Only a few days after announcing the new proposed rule, the SEC issued a press release reporting charges and a settlement of its second major cybersecurity disclosure enforcement action.  According to the SEC’s order, from as early as 2014, real estate settlement services company First American Financial Corporation had experienced a vulnerability in its website that exposed millions of documents with sensitive consumer information to the public.  The SEC order indicates that First American finally reported the incident to the SEC after a journalist alerted its senior executives to the issue in May 2019, even though First American’s information security team had identified the vulnerability months earlier in December 2018.  Because the information security team failed to inform the company’s senior executives or remediate the vulnerability at the time it was discovered, the SEC faulted First American for failing to maintain controls to ensure that material information relating to the vulnerability would be disclosed.  Without admitting or denying the SEC’s claims, First American agreed to a cease-and-desist order and to pay a $487,616 penalty.  This action is significant for a number of reasons: not only does this signal renewed attention to cybersecurity disclosures at the SEC, but also a willingness to hold entities accountable for failures to disclose known risks or vulnerabilities, even in the absence of an actual data breach.  It also serves as a potent reminder that because public companies have an obligation to disclose known material cybersecurity risks, they must implement internal reporting processes that will ensure that management learns of any such risks.

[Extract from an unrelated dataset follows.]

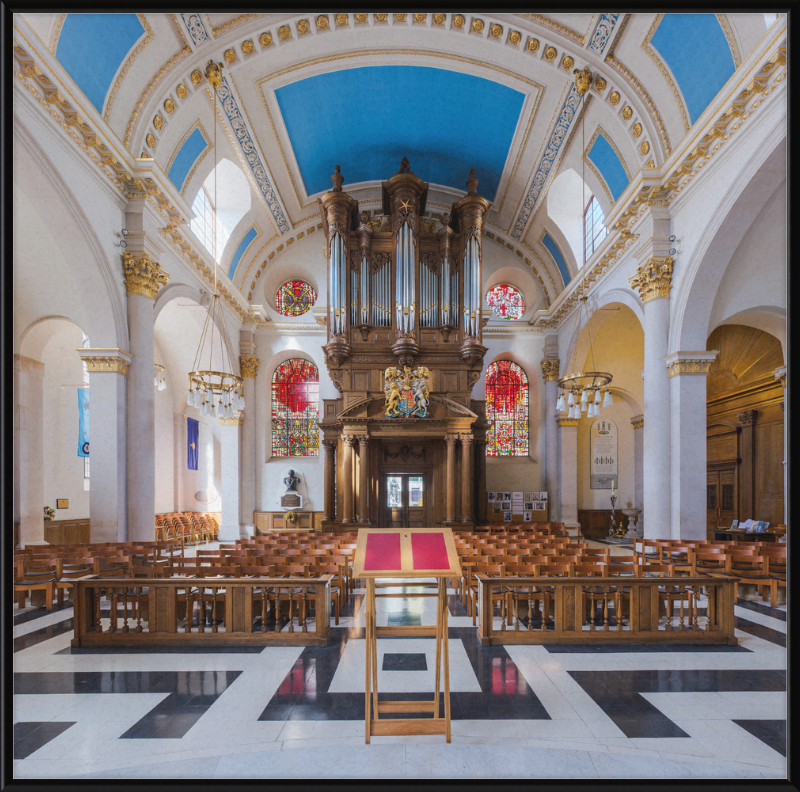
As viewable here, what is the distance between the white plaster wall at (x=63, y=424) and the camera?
46.9ft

Finally, to top off the busy month, the SEC took major action relating to the SolarWinds supply-chain attack.  As we’ve written about previously, the SolarWinds attack had a massive reach and potentially compromised the IT of thousands of U.S. businesses.[i]  In a somewhat unusual move, the SEC mailed out a bevy of investigative letters to the companies potentially affected, requesting that they report to the agency their efforts to identify and disclose any incidents or risks associated with the attack.  Although it is unclear exactly where the SEC’s investigation will lead, in exchange for candid disclosure from companies, the SEC has offered amnesty for would-be violations relating to the attack.  Conversely, according to reporting on the subject, the SEC advised that failure to cooperate may result in enforcement with “heightened penalties.”  Given that the SolarWinds attack is just one of many recently-disclosed, high-profile supply chain attacks, it would not be surprising to see the SEC undertake similar efforts and expect affected public companies to make disclosures related to those supply-chain attacks.

Looking to the Future

These three actions make it clear that the SEC is once again focused on cybersecurity disclosure enforcement.  So what should companies do now?  Until the SEC issues its NPRM in October, it is hard to say exactly what will be expected of companies.  But for now, the SEC’s 2018 guidance offers the best insight into the agency’s expectations, so companies should ensure they are familiar with its contours.

This includes keeping a keen eye towards ensuring that employees err on the side of reporting cybersecurity risks or incidents up the chain of command, including to legal personnel who can help determine whether they should be disclosed.  Indeed, the First American enforcement demonstrates that a cybersecurity incident or risk may be identified by IT employees, but not elevated to management due to inadequate reporting processes.  Encouraging employees to liberally report cybersecurity incidents or risks can help prevent this from happening.  In light of the persistent and growing prevalence of cybersecurity incidents, issuers and registrants should also ensure that they are periodically monitoring and testing their data security systems to identify and remediate any weaknesses.

As the SEC continues to be active in this area, we will continue to report on any major developments. 


[i] SolarWinds has announced that the number of impacted customers was much lower than originally reported.